- _TASK REQUIREMENTS_:
Starting with the line that contains "Which, out of", reproduce each line through the end of the listing below, with no other output.

(Scene-based spatial questions)

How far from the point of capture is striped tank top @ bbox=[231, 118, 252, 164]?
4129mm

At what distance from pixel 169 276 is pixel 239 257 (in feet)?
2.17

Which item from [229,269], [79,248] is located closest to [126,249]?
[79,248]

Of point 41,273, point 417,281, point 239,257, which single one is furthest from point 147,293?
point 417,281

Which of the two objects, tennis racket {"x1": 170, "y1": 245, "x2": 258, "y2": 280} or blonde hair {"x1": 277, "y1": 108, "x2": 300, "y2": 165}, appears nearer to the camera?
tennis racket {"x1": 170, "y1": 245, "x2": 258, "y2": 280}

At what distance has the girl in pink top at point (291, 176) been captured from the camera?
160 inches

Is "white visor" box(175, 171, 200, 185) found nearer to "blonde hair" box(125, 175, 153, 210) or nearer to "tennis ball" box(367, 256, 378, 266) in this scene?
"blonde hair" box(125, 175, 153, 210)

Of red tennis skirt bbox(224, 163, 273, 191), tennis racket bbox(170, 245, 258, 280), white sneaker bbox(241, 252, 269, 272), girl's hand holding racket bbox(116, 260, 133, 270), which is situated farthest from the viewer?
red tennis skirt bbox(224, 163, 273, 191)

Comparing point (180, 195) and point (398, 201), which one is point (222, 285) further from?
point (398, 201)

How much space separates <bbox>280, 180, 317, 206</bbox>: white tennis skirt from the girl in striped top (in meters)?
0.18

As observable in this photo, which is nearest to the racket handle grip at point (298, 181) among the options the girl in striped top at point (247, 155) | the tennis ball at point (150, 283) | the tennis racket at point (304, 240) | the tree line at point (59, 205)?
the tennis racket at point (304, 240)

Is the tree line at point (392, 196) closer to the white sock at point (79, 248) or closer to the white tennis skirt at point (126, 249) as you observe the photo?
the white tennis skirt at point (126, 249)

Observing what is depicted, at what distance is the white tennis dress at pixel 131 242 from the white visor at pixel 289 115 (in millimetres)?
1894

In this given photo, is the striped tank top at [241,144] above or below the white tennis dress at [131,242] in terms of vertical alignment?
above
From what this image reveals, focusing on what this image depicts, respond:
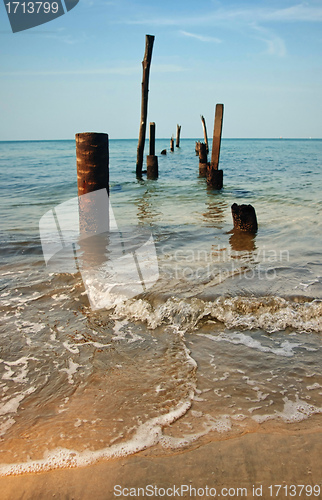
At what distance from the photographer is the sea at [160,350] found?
1.93 metres

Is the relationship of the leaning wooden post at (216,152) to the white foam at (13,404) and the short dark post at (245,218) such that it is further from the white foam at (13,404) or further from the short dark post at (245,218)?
the white foam at (13,404)

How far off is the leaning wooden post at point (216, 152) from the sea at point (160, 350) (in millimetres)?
6272

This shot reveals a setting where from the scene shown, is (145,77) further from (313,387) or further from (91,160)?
(313,387)

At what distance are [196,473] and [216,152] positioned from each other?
10750 mm

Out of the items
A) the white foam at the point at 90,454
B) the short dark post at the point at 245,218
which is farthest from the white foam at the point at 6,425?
the short dark post at the point at 245,218

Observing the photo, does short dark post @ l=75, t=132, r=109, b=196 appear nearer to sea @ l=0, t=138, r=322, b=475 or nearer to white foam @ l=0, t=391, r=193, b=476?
sea @ l=0, t=138, r=322, b=475

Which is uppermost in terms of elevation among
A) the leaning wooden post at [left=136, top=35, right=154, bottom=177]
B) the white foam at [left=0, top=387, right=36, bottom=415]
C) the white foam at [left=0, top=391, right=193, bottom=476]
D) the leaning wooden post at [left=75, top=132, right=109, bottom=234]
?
the leaning wooden post at [left=136, top=35, right=154, bottom=177]

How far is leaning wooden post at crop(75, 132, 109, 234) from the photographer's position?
4.88m

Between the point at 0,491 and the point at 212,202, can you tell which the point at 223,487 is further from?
the point at 212,202

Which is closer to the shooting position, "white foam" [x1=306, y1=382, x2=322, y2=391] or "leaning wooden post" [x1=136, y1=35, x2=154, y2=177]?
"white foam" [x1=306, y1=382, x2=322, y2=391]

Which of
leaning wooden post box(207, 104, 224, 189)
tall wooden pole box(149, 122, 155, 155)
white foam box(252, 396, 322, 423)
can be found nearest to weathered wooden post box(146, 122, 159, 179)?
tall wooden pole box(149, 122, 155, 155)

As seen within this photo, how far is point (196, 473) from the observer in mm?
1662

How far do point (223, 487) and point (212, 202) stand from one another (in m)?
8.43

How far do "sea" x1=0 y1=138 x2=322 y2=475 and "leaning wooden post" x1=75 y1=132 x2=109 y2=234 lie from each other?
0.46 m
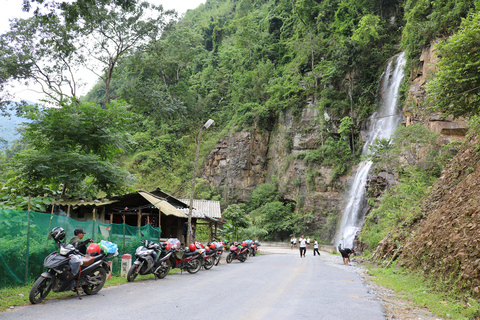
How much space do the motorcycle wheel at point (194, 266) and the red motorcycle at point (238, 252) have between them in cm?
538

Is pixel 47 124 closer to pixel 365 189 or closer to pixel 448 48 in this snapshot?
pixel 448 48

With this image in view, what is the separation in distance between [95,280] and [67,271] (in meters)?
0.98

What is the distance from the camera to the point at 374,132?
1329 inches

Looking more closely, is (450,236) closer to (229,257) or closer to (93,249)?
(93,249)

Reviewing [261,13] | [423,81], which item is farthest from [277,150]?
[261,13]

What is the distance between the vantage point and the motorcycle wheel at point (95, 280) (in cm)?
698

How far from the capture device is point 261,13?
61812mm

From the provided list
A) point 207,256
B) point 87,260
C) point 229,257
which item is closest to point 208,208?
point 229,257

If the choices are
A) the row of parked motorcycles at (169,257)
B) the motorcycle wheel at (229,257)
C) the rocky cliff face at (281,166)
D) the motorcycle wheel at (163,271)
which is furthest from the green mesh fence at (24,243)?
the rocky cliff face at (281,166)

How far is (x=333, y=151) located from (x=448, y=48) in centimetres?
2873

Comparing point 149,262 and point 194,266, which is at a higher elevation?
point 149,262

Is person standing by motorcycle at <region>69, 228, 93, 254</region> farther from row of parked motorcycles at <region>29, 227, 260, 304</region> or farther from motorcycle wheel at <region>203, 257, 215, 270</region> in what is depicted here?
motorcycle wheel at <region>203, 257, 215, 270</region>

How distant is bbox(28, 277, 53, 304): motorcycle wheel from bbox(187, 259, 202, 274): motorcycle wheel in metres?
6.19

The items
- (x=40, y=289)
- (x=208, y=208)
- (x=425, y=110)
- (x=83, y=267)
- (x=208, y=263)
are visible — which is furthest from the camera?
(x=208, y=208)
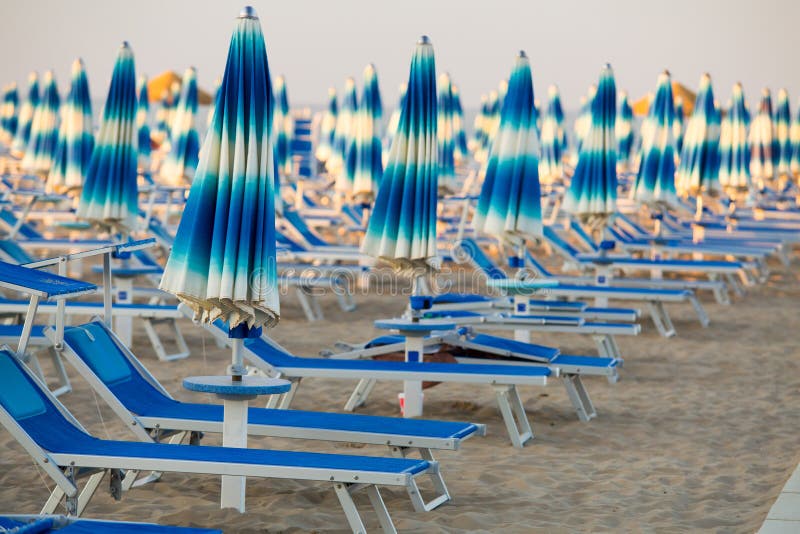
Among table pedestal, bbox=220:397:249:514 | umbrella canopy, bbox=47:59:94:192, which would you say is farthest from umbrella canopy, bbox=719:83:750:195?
table pedestal, bbox=220:397:249:514

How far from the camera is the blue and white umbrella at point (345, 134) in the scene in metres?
13.1

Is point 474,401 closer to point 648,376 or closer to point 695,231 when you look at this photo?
point 648,376

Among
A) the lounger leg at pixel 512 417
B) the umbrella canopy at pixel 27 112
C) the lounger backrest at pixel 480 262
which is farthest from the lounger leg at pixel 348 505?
the umbrella canopy at pixel 27 112

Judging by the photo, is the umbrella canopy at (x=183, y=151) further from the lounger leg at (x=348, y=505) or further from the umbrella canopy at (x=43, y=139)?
the lounger leg at (x=348, y=505)

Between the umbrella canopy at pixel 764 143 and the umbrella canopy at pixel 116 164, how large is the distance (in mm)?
15408

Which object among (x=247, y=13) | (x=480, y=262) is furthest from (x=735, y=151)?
(x=247, y=13)

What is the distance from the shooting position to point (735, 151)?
55.0 feet

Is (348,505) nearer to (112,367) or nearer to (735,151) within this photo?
(112,367)

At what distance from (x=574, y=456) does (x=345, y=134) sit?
11.3m

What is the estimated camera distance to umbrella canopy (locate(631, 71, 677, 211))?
1239cm

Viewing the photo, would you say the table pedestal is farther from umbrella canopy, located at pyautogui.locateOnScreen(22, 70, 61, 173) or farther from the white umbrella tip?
umbrella canopy, located at pyautogui.locateOnScreen(22, 70, 61, 173)

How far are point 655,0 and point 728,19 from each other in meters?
2.25

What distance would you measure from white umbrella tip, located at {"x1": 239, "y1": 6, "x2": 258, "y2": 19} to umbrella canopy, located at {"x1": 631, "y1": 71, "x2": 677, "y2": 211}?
28.0 feet

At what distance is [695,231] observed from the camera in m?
14.2
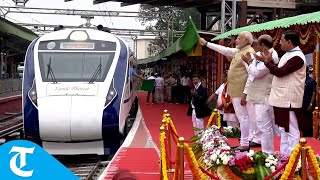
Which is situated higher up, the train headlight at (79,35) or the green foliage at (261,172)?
the train headlight at (79,35)

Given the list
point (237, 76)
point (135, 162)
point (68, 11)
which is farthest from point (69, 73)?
point (68, 11)

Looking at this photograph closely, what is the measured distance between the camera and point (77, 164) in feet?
33.9

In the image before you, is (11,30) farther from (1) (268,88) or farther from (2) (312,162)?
(2) (312,162)

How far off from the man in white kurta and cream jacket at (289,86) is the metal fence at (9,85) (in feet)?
51.6

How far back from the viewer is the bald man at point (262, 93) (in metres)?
6.12

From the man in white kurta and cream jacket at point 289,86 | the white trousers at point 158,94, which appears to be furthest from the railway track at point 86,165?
the white trousers at point 158,94

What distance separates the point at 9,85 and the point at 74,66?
39.1ft

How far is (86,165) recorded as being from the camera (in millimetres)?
10195

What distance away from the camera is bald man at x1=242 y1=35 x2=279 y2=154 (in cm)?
612

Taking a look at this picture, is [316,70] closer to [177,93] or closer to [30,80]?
[30,80]

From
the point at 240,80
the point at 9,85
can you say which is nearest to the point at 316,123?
the point at 240,80

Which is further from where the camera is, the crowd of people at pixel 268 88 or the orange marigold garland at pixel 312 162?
the crowd of people at pixel 268 88

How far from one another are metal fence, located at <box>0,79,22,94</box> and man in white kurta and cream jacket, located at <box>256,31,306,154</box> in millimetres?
15714

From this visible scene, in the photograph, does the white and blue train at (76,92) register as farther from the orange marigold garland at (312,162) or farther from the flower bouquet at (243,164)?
the orange marigold garland at (312,162)
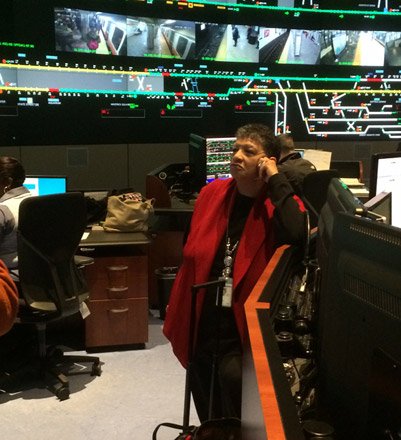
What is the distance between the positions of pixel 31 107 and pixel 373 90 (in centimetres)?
365

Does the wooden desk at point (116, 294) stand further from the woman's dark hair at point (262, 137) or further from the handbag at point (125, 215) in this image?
the woman's dark hair at point (262, 137)

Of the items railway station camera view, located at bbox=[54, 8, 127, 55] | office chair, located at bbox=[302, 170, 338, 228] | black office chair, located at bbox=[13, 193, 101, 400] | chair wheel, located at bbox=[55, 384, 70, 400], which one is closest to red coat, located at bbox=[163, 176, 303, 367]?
black office chair, located at bbox=[13, 193, 101, 400]

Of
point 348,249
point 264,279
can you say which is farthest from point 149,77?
point 348,249

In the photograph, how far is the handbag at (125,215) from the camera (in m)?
3.71

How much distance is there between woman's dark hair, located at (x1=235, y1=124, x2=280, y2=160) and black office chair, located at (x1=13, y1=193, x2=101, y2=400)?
1.21 metres

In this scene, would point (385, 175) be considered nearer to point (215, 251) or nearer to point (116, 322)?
point (215, 251)

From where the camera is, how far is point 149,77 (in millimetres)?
5449

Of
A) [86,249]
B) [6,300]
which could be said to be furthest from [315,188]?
[6,300]

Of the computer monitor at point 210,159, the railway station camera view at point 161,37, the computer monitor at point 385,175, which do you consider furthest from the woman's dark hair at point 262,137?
the railway station camera view at point 161,37

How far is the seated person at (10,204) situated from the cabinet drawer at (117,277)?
1.76 feet

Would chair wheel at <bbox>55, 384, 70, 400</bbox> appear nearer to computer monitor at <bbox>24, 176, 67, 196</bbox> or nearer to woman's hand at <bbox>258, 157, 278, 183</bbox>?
computer monitor at <bbox>24, 176, 67, 196</bbox>

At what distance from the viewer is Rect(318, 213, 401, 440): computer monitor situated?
854 millimetres

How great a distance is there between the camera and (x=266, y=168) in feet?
6.84

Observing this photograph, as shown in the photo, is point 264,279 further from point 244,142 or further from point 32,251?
point 32,251
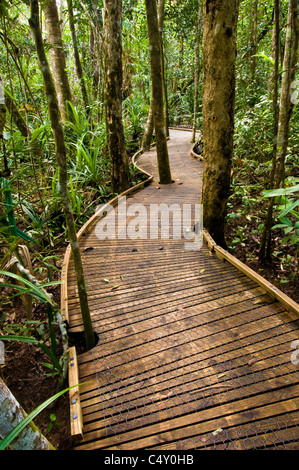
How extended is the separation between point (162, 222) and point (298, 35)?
246cm

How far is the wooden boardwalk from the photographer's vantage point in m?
1.35

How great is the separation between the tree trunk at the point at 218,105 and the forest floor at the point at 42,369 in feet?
2.54

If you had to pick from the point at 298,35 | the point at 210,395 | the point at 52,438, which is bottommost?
the point at 52,438

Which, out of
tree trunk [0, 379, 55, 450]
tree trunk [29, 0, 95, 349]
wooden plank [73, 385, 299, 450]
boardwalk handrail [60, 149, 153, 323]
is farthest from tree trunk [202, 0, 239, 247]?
tree trunk [0, 379, 55, 450]

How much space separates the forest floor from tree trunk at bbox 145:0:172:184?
303 cm

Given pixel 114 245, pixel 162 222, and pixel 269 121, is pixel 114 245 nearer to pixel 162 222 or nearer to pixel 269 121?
pixel 162 222

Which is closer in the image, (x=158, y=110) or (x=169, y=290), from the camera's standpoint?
(x=169, y=290)

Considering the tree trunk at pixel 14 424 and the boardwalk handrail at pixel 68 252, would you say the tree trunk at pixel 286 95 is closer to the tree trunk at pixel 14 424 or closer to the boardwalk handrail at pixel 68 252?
the boardwalk handrail at pixel 68 252

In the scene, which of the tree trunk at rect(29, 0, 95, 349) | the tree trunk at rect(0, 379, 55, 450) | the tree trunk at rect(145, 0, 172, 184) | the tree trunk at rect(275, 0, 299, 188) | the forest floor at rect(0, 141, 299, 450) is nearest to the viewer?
the tree trunk at rect(0, 379, 55, 450)

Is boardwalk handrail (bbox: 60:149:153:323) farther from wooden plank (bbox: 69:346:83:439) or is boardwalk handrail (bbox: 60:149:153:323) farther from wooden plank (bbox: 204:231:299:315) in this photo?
wooden plank (bbox: 204:231:299:315)

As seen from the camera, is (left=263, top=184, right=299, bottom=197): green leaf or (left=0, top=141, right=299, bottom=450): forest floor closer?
(left=263, top=184, right=299, bottom=197): green leaf

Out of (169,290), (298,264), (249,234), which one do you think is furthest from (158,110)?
(169,290)

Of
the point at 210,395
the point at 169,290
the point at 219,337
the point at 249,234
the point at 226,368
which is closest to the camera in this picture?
the point at 210,395

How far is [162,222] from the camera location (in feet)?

- _SOLUTION FOR THIS TASK_:
Which, out of
tree trunk [0, 379, 55, 450]
tree trunk [29, 0, 95, 349]
wooden plank [73, 385, 299, 450]
boardwalk handrail [60, 149, 153, 323]
is farthest from tree trunk [202, 0, 239, 247]?
tree trunk [0, 379, 55, 450]

How much space separates the forest floor from tree trunk at bbox 145:0:172:184?
303 cm

Given pixel 114 245, pixel 162 222, and pixel 269 121, is pixel 114 245 nearer to pixel 162 222 or nearer to pixel 269 121?
pixel 162 222

Which is closer in the image, (x=158, y=110) or (x=169, y=290), from the camera's standpoint?
(x=169, y=290)

Considering the tree trunk at pixel 14 424 and the boardwalk handrail at pixel 68 252, would you say the tree trunk at pixel 286 95 is closer to the tree trunk at pixel 14 424 or closer to the boardwalk handrail at pixel 68 252?
the boardwalk handrail at pixel 68 252

In the scene, which of the tree trunk at rect(29, 0, 95, 349) | the tree trunk at rect(0, 379, 55, 450) | the tree trunk at rect(145, 0, 172, 184) | the tree trunk at rect(275, 0, 299, 188) | the forest floor at rect(0, 141, 299, 450) is nearest to the viewer?
the tree trunk at rect(0, 379, 55, 450)

Is boardwalk handrail (bbox: 60:149:153:323) farther from wooden plank (bbox: 69:346:83:439) or is boardwalk handrail (bbox: 60:149:153:323) farther from wooden plank (bbox: 204:231:299:315) in this photo?
wooden plank (bbox: 204:231:299:315)

As seen from the camera, is (left=263, top=184, right=299, bottom=197): green leaf or (left=0, top=141, right=299, bottom=450): forest floor closer?
(left=263, top=184, right=299, bottom=197): green leaf

Out of (169,290), (298,264), (249,234), which one do you think is furthest from (158,110)?
(169,290)

Of
the point at 210,395
the point at 169,290
the point at 219,337
the point at 249,234
the point at 226,368
which is closest to the camera in this picture?
the point at 210,395

How far is [162,222] from the camera location (in feet)?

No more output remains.